--- SOURCE ---
----
The New York Times this week reported "the timing couldn’t be worse" for US-German relations. Next month marks the 70th anniversary of the founding of the NATO alliance. A major celebration is due to take place in Washington DC for the occasion. The atmosphere will be severely chilled by Germany’s truculent defiance of Trump to boost its commitment to NATO.
Out of some 30 members in the US-led NATO bloc, only seven countries have managed to raise their military budgets to the 2 per cent of GDP target that Trump has clamoured for. That target figure predates Trump’s presidency. But since the end of the Cold War, many European members of NATO have reduced military spending. Trump has made it an obsessive issue and has even threatened to pull the US out of NATO if European members don’t pull their financial weight.
Germany and others should call Trump’s bluff and say, "go ahead!" — pull your troops, missiles and warplanes out of Europe. US forces in Europe have never been about "protection" and have always been about "projection" of American hegemonic power over European vassals, in particular, to prevent a normal and natural relationship with Russia progressing.
----
--- OBJECTIVES ---
a. List every word or phrase that the NATO passage puts in quotation marks.
b. Copy the part of the NATO passage between "The New York" and "their financial weight.", inclusive.

--- DATA SECTION ---
----
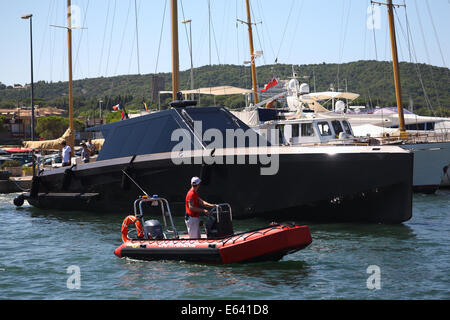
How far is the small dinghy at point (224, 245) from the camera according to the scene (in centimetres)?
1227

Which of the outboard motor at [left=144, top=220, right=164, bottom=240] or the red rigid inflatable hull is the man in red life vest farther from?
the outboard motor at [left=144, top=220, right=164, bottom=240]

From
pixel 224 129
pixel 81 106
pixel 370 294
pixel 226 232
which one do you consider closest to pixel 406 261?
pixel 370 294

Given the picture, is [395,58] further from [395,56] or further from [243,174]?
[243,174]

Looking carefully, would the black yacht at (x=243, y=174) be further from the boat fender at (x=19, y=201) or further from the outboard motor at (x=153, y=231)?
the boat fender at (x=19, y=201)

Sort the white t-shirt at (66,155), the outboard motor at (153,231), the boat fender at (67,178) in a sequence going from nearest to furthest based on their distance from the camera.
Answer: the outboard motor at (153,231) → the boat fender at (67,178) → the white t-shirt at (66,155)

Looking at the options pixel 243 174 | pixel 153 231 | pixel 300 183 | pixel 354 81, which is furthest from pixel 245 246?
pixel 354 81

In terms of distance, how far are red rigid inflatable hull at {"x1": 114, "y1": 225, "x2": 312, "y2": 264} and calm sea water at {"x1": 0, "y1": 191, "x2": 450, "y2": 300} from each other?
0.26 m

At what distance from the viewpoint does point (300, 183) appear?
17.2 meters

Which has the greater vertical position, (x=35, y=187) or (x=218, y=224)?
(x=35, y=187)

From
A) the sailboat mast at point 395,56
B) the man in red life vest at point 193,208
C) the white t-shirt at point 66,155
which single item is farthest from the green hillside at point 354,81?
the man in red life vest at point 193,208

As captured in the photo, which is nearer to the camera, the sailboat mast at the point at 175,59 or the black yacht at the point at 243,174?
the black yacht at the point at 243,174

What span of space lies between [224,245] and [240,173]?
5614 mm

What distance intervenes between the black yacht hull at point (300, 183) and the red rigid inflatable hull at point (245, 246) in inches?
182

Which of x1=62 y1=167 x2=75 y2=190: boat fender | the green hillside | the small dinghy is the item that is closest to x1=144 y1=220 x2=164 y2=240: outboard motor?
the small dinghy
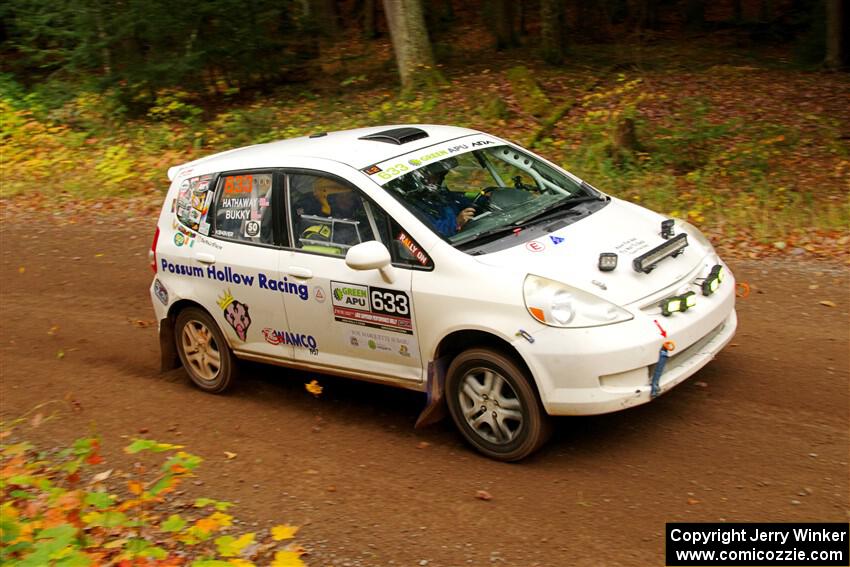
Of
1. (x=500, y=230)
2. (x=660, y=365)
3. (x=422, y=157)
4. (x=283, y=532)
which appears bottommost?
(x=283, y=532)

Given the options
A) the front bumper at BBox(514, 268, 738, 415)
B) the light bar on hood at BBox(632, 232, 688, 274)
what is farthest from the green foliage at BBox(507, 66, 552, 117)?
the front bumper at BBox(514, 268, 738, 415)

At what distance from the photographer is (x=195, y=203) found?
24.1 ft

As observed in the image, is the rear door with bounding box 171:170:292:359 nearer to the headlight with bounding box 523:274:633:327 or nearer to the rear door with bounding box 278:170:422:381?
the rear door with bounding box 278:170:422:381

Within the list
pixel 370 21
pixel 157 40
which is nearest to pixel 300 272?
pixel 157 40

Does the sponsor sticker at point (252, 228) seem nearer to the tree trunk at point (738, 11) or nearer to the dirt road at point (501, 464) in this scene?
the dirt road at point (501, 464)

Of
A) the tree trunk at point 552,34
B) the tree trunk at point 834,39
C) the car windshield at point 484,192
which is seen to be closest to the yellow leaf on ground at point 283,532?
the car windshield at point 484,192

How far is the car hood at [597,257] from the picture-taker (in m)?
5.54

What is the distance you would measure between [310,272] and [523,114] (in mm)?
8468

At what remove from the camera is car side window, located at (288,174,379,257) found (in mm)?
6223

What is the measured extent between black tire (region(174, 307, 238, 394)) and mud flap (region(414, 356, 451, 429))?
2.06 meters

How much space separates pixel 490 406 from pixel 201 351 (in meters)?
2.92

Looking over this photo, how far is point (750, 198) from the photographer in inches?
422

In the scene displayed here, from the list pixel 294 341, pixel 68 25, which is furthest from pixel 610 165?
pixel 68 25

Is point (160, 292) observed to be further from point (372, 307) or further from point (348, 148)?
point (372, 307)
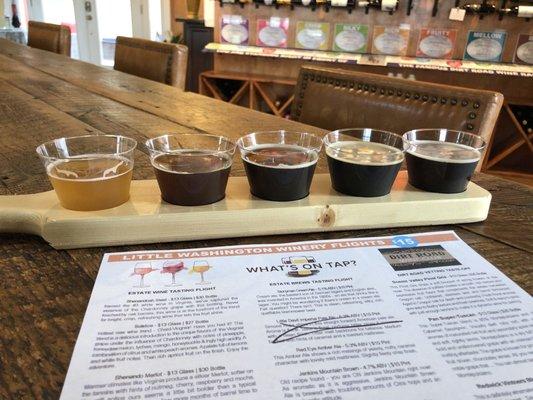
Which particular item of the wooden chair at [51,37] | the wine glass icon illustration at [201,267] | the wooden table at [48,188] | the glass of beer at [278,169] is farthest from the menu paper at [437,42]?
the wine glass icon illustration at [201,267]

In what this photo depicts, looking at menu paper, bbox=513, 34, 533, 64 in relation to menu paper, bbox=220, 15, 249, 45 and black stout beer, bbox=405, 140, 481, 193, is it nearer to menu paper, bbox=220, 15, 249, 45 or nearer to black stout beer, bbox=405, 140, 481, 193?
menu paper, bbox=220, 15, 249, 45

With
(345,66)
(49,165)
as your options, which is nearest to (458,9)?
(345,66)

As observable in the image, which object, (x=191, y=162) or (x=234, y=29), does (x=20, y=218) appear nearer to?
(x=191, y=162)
----
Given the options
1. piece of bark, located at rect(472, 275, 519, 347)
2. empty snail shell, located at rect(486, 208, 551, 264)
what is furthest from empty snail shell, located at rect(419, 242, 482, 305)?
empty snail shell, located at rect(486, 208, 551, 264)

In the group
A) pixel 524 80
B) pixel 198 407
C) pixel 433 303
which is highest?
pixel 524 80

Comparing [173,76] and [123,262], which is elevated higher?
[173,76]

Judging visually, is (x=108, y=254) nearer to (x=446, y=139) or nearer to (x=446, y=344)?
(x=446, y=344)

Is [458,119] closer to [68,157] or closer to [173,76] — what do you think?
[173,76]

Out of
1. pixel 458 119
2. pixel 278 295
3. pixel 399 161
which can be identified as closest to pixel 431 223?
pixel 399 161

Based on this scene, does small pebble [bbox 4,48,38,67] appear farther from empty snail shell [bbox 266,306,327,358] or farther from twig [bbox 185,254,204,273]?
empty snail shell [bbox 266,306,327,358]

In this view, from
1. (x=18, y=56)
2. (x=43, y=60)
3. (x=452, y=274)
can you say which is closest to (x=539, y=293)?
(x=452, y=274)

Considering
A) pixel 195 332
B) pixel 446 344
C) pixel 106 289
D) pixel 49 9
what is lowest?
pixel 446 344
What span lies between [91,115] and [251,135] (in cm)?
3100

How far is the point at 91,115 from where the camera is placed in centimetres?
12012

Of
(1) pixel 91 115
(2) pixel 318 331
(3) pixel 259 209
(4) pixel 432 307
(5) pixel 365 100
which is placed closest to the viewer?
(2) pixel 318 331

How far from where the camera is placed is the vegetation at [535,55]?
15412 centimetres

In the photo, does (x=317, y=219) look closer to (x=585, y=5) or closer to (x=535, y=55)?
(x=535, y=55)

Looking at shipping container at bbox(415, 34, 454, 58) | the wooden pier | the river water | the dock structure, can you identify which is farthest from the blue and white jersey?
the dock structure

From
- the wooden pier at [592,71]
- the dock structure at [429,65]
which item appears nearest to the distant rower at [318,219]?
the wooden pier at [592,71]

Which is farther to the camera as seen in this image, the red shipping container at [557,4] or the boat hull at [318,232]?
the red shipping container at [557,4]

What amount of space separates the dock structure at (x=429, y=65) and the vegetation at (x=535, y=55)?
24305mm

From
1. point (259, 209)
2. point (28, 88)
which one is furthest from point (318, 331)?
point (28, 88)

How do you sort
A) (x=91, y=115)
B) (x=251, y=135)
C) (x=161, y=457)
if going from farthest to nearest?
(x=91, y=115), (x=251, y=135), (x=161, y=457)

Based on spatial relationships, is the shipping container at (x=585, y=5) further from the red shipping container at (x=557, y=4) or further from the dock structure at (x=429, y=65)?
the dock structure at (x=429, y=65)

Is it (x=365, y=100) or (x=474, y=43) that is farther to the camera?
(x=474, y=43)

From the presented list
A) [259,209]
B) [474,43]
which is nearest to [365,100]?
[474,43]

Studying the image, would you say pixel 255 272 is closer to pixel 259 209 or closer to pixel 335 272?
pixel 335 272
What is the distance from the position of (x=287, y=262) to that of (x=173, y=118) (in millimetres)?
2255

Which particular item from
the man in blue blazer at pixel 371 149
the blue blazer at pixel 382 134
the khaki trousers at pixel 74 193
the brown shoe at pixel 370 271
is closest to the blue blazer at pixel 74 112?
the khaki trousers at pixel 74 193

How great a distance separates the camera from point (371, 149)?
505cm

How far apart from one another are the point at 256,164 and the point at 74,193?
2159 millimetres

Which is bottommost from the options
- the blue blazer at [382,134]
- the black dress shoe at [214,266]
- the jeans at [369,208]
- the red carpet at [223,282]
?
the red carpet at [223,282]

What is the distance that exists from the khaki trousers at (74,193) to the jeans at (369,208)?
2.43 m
----
--- PER-TASK OUTPUTS ---
a.
the timing couldn’t be worse
go ahead!
protection
projection

b.
The New York Times this week reported "the timing couldn’t be worse" for US-German relations. Next month marks the 70th anniversary of the founding of the NATO alliance. A major celebration is due to take place in Washington DC for the occasion. The atmosphere will be severely chilled by Germany’s truculent defiance of Trump to boost its commitment to NATO.
Out of some 30 members in the US-led NATO bloc, only seven countries have managed to raise their military budgets to the 2 per cent of GDP target that Trump has clamoured for. That target figure predates Trump’s presidency. But since the end of the Cold War, many European members of NATO have reduced military spending. Trump has made it an obsessive issue and has even threatened to pull the US out of NATO if European members don’t pull their financial weight.